Da conclusão de uma análise se passa ao reconhecimento e à vindicação do seu escopo normativo. O que autoriza esse passo hermenêutico, no âmbito das atribuições do poder judiciário brasileiro? Ora, dizer que algo produziu a deslegitimação da política não é, por critério algum, dizer que algo deve produzir a deslegitimação da política. Segue-se, trivialmente, que a identificação de ambos os enunciados implica uma falsificação do sentido do enunciado original[7].

Caso 3:  A falsificação de segunda ordem que autoriza a um par a cometer delitos tipificados

O terceiro é mais grave. Não só pelo seu caráter recente, mas pelo desprezo reconhecido, em colegiado de segunda instância federal, de qualquer noção de accountability, a terceira falsificação semântica é especialmente estarrecedora, porque recorre a uma citação ela mesma falsificadora, também de ex-ministro do STF, que cita um filósofo italiano da escola heideggeriana Giorgio Agamben e consegue citá-lo como dizendo o oposto do que ele de fato diz. Os desembargadores federais não titubearam, dado o caráter contraintuitivo da interpretação (como seria razoável supor que um ministro do Tribunal Constitucional do país defenda a tese fascista e anticonstitucional, de que a exceção existe para situações excepcionais? O que pode ter feito o desembargador autor do voto e os seus colegas não suspeitarem do escândalo hermenêutico ali cometido, na hipótese do benefício da dúvida ser levado em conta?), e, sem o mais elementar constrangimento, citaram o texto em que a violação do texto do Agamben é cometida, para referir a decisão, não na teoria que diz referir, mas na citação de um colega, que já havia cometido violação semântica anterior.

E fizeram isso para autorizar a que um juiz viole, incorrendo em conduta tipificada, a lei, com impacto sobre direitos fundamentais de cidadãos. A Lei Orgânica da Magistratura veda as condutas delinquentes nunca denegadas, nem pelo juiz, nem pelos seus pares, e é com base nela, como está expresso na nota 1, acima, que advogados representaram ao Tribunal Federal. Quer dizer, os senhores desembargadores (com uma honrosa exceção, semanticamente bem situada), não somente arregimentaram um filósofo, violando a sua tese, como o fizeram por segunda mão, via Apud, de texto cometido por um ex-ministro do STF, Eros Grau, responsável pela primeira violação semântica da teoria[8]. O texto de Agamben, em questão, tem boa tradução para o português e contém uma teoria e um método característicos da filosofia do italiano.

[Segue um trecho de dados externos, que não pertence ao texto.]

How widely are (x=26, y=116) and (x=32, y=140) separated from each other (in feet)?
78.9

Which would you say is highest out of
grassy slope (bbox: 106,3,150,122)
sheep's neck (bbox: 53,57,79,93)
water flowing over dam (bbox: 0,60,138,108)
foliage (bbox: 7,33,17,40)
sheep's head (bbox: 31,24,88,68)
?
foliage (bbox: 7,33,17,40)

Sabe-se que o tratamento que Giorgio Agamben concede à exceção é orientado por duas leituras. A primeira é uma compreensão heideggeriana da "negatividade", que é um problema técnico-filosófico implícito e pressuposto no pensamento de Agamben, aluno e filiado à tradição heideggeriana e a segunda é o diálogo intenso e esotérico - com s, quer dizer, interno, não arregimentável por uma leitura externa e fácil - entre dois teóricos da exceção: um teórico que fez sucesso na experiência da hecatombe do século XX, o nazi-fascismo, e o outro, que foi massacrado. Ambos, Carl Schmitt e Walter Benjamin, compreendiam que deve haver uma (cada uma característica do pensamento de cada um) vigência da força ou da violência, sobre as relações normativas disposicionais, isto é, do direito positivo submetido a uma ordem constitucional.

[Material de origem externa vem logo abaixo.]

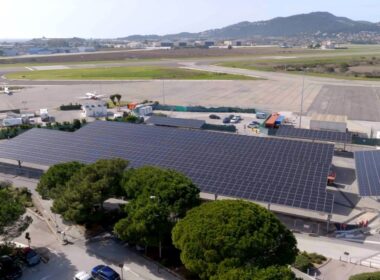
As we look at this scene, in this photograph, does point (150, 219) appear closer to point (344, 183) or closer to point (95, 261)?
point (95, 261)

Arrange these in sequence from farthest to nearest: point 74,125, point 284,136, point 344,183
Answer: point 74,125, point 284,136, point 344,183

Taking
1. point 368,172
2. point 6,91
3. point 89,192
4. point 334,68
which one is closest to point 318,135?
point 368,172

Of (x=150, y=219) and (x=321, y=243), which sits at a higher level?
(x=150, y=219)

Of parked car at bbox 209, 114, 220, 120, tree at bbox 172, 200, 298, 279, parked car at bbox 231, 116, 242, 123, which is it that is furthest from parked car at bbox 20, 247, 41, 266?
parked car at bbox 209, 114, 220, 120

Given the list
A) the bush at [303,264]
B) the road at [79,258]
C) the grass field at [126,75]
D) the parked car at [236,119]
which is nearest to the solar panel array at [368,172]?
the bush at [303,264]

Para Schmitt, essa exceção é uma autorização embutida como força na lei. A prioridade da força política ou estatal é tal que pode demandar inclusive uma "constituinte total" para se ajustar a essa demanda, que estaria aí para garantir, no limite (sempre é isso), o poder do direito. O direito, assim, é ele mesmo exceção.

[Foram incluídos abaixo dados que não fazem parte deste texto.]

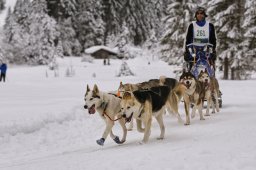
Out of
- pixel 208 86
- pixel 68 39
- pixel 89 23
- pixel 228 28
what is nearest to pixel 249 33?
pixel 228 28

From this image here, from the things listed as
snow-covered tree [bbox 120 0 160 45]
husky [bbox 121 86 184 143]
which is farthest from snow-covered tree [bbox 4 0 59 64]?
husky [bbox 121 86 184 143]

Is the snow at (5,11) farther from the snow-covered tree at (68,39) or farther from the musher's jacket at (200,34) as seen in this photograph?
the musher's jacket at (200,34)

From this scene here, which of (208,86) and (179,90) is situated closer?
(179,90)

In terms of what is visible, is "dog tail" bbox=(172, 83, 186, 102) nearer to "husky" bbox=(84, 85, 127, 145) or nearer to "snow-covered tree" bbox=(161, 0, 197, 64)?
"husky" bbox=(84, 85, 127, 145)

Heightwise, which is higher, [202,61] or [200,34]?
[200,34]

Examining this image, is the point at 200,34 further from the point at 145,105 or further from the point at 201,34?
the point at 145,105

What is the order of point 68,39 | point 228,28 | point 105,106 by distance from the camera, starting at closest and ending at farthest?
point 105,106 → point 228,28 → point 68,39

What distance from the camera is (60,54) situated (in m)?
60.1

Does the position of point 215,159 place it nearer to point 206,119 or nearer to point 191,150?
point 191,150

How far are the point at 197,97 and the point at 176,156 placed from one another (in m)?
4.17

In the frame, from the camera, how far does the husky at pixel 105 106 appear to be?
6801 millimetres

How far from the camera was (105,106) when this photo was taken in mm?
6984

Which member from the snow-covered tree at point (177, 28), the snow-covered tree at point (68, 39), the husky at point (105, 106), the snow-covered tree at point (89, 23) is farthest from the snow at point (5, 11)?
the husky at point (105, 106)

Para Benjamin, essa exceção se constitui como "violência revolucionária", um estado permanente de suspensão, teologicamente fundamentada, da estabilidade. A estabilidade seria de alguma maneira ela mesma a morte de toda vindicação de natureza jurídica – no limite, sempre de ordem moral, segundo o filósofo alemão. É um conceito difícil e que pode levar a mal entendidos, entre outras coisas, porque Benjamin é um idealista em termos de teoria da história, aliás, porta uma teologia messiânica da história, que nos permite entender o sentido em que defendia uma exceção. A exceção benjaminiana seria uma espécie de irrupção de natureza moral e teológica, autorizada, na vindicação da justiça, a desestabilizar a lei positiva, sempre derivativa porque, como vai sem dizer, refratária às demandas da eternidade, na qual as pendências dos oprimidos de toda a história seriam redimidas.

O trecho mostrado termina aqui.